La Blogothèque

Et sombrer avec Serafina…

Il ne faut que quelques notes de sa harpe pour être aussitôt emporté bien loin dans le temps et se prendre, l’espace d’un instant, pour un passager du vent. Le nouvel album de Serafina Steer commence par une chanson magnifique, sûrement écrite au milieu d’un océan il y a quelques centaines d’années…

Prendre de la hauteur, quelques centaines de mètres au dessus des flots et regarder en direction de la côte. Le vert des prairies vallonnées brutalement interrompu, les falaises majestueuses et la bande blanche qu’elles forment à perte de vue, et le bleu sombre de la mer, les mers ici étendues limitées avant devenir des océans et sources de toutes légendes.
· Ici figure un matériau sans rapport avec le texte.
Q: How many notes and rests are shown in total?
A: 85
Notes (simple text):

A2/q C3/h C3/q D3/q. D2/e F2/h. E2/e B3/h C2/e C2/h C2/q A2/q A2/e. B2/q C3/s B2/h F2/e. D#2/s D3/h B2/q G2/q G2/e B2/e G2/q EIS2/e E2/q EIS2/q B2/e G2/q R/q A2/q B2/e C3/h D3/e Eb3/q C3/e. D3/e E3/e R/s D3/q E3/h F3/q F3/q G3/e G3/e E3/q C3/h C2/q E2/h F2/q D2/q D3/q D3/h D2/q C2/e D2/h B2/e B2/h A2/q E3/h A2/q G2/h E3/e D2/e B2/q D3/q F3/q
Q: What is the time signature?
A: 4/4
C’est la Grande-Bretagne, celle des mythes et de l’histoire. Les bateaux que l’on aperçoit longeant les côtes pourraient être ceux de Saint Colomba quittant l’île d’Iona pour christianiser l’Écosse au VIème siècle, ceux de Guillaume fondant sur l’Angleterre en 1066 ou ceux des vaisseaux en partance vers le Nouveau Monde quelques siècles plus tard, pour quelques aventures glorieuses ou naufrages oubliés.

Still we will not stand ashore. We should dive in, I should dive in. Not spend my only nights trying to keep calm. Far below deep water’s rising, rising.
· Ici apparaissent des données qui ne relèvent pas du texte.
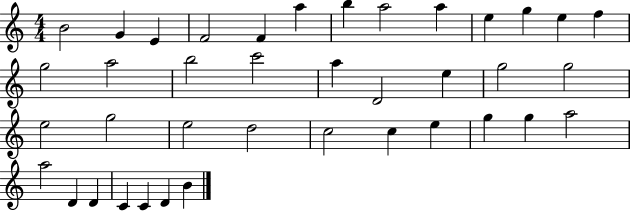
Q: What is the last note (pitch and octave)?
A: B4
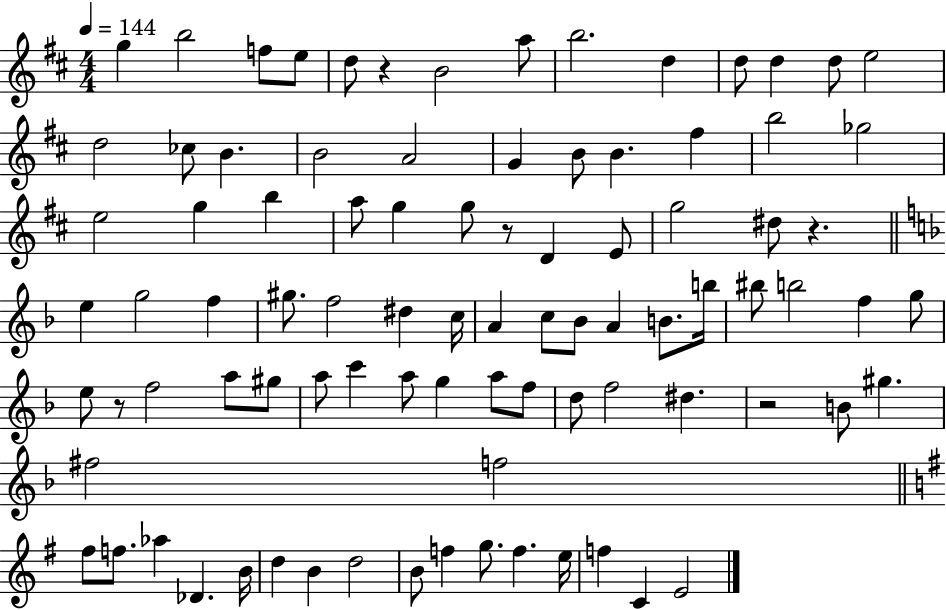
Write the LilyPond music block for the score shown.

{
  \clef treble
  \numericTimeSignature
  \time 4/4
  \key d \major
  \tempo 4 = 144
  g''4 b''2 f''8 e''8 | d''8 r4 b'2 a''8 | b''2. d''4 | d''8 d''4 d''8 e''2 | \break d''2 ces''8 b'4. | b'2 a'2 | g'4 b'8 b'4. fis''4 | b''2 ges''2 | \break e''2 g''4 b''4 | a''8 g''4 g''8 r8 d'4 e'8 | g''2 dis''8 r4. | \bar "||" \break \key f \major e''4 g''2 f''4 | gis''8. f''2 dis''4 c''16 | a'4 c''8 bes'8 a'4 b'8. b''16 | bis''8 b''2 f''4 g''8 | \break e''8 r8 f''2 a''8 gis''8 | a''8 c'''4 a''8 g''4 a''8 f''8 | d''8 f''2 dis''4. | r2 b'8 gis''4. | \break fis''2 f''2 | \bar "||" \break \key g \major fis''8 f''8. aes''4 des'4. b'16 | d''4 b'4 d''2 | b'8 f''4 g''8. f''4. e''16 | f''4 c'4 e'2 | \break \bar "|."
}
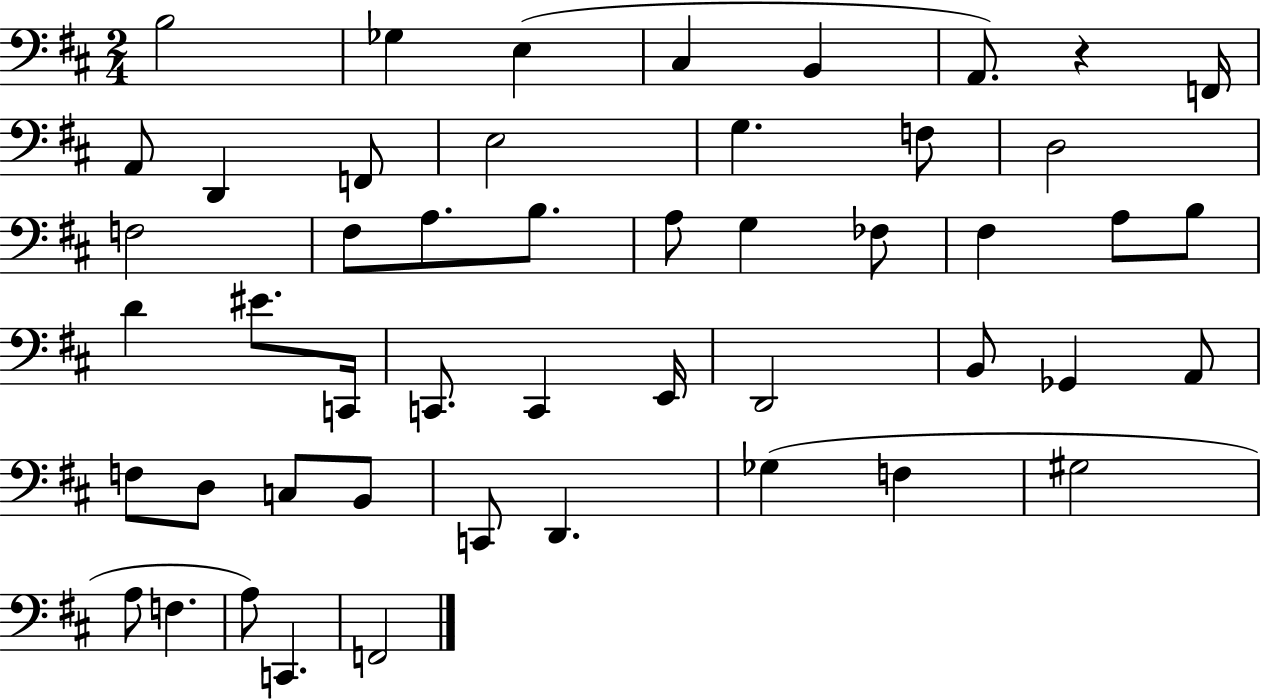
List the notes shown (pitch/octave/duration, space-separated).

B3/h Gb3/q E3/q C#3/q B2/q A2/e. R/q F2/s A2/e D2/q F2/e E3/h G3/q. F3/e D3/h F3/h F#3/e A3/e. B3/e. A3/e G3/q FES3/e F#3/q A3/e B3/e D4/q EIS4/e. C2/s C2/e. C2/q E2/s D2/h B2/e Gb2/q A2/e F3/e D3/e C3/e B2/e C2/e D2/q. Gb3/q F3/q G#3/h A3/e F3/q. A3/e C2/q. F2/h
Perdre de l’altitude, s’approcher des hommes et des détails. Apercevoir la narratrice, sur la dunette d’un des navires, embrasser le capitaine en pensant à son second, l’esprit embrumé par la passion et le sentiment obsédant du drame à venir. La mutinerie imminente et le bouleversement d’un monde clos.
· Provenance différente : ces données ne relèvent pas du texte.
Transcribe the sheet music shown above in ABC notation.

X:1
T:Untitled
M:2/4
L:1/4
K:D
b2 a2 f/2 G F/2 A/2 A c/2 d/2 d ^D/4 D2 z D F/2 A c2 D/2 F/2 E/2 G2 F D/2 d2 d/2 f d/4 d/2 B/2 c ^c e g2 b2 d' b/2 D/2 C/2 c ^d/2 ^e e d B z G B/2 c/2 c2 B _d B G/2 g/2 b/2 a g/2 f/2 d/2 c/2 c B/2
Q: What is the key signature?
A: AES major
They left me here with a ship to sink. Queen of a wide open sea.

Reine ou sirène, jouant de son instrument, la harpe, pour séduire les hommes d’équipage et les auditeurs qui se prennent pour eux le temps d’un morceau. Mousse, gabier ou commandant, quel que soit le rang fantasmé, l’envie de cette musique quand le navire sombrera, car il faut mourir en beauté. Et cette nuit avant la mutinerie est la plus belle de toutes…

Serafina Steer – Night Before Mutiny

Visuel SERAFINA STEER - The Moths Are Real

Les autres chansons de l’album : d’autres univers, d’autres réalités plus contemporaines, d’autres émotions (la voix de Jarvis Cocker soudainement, l’énorme “Disco Compilation”). Et d’autres saisissements…

Serafina Steer The Moths Are Real (Stolen Recording Ltd), déjà disponible.